FRAGMENTO PARA LEER
----

Cuando estuvo claro que había terminado con mi historia, tomó la palabra un hombre joven, feúcho, que con voz cascada dijo:
“Me llamo Julio y soy un peruano del Callao, donde crecí aprendiendo las leyes de la calle para sobrevivir. Siendo todavía un crío, me aficioné a las drogas. Pronto los derivados de la coca entraron a formar parte de la vida cotidiana. Pero, claro, los vicios cuestan su buena plata, y mi padre era un pobre currante que hasta se quejaba si le pedía cuatro soles para ir al cine.
Así que, viéndome obligado a buscarme la vida, empecé a trapichear. Práctica que, al funcionarme de maravilla, me evitó tener que trabajar. Siempre con un buen fajo de billetes en un bolsillo y una navaja en el otro, llegué a los veinte años convertido en un chulo de mucho cuidado dispuesto, en todo momento, a romperle la cara al primero que se me pusiese tonto.
Hasta que un día me encontré metido en una trifulca entre hampones en la que mataron a puñaladas a un buen colega. Entonces decidí que había llegado la hora de cambiar de vida y de domicilio si no quería terminar mal.
Empaqueté cuatro cosas, subí a un autobús que se dirigía a Iquitos, y dos días más tarde me enrolaba como marinero en un barco peruano, en el que conocí a Pedro”, concluyó Julio señalando a su amigo Pedro.

----

MATERIAL PROPORCIONADO
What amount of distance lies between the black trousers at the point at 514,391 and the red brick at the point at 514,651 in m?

----

TAREA ESCRITA 1
Según el relato de Julio, ¿qué hizo Julio dos días después de subir al autobús que iba a Iquitos?
TAREA ESCRITA 2
Resume el relato de Julio en dos oraciones.
TAREA ESCRITA 3
Devuelve sin cambios el pasaje del relato de Julio que va entre "Hasta que un" y "quería terminar mal.", ambos incluidos.

RESPUESTA FINAL 1
Se enroló como marinero en un barco peruano.

RESPUESTA FINAL 2
Julio, un peruano del Callao, se aficionó a las drogas siendo un crío y empezó a trapichear para pagarlas, hasta llegar a los veinte años convertido en un chulo siempre dispuesto a pelear. Cuando mataron a puñaladas a un colega suyo en una trifulca, decidió cambiar de vida, viajó a Iquitos y se enroló como marinero en un barco peruano, donde conoció a Pedro.

RESPUESTA FINAL 3
Hasta que un día me encontré metido en una trifulca entre hampones en la que mataron a puñaladas a un buen colega. Entonces decidí que había llegado la hora de cambiar de vida y de domicilio si no quería terminar mal.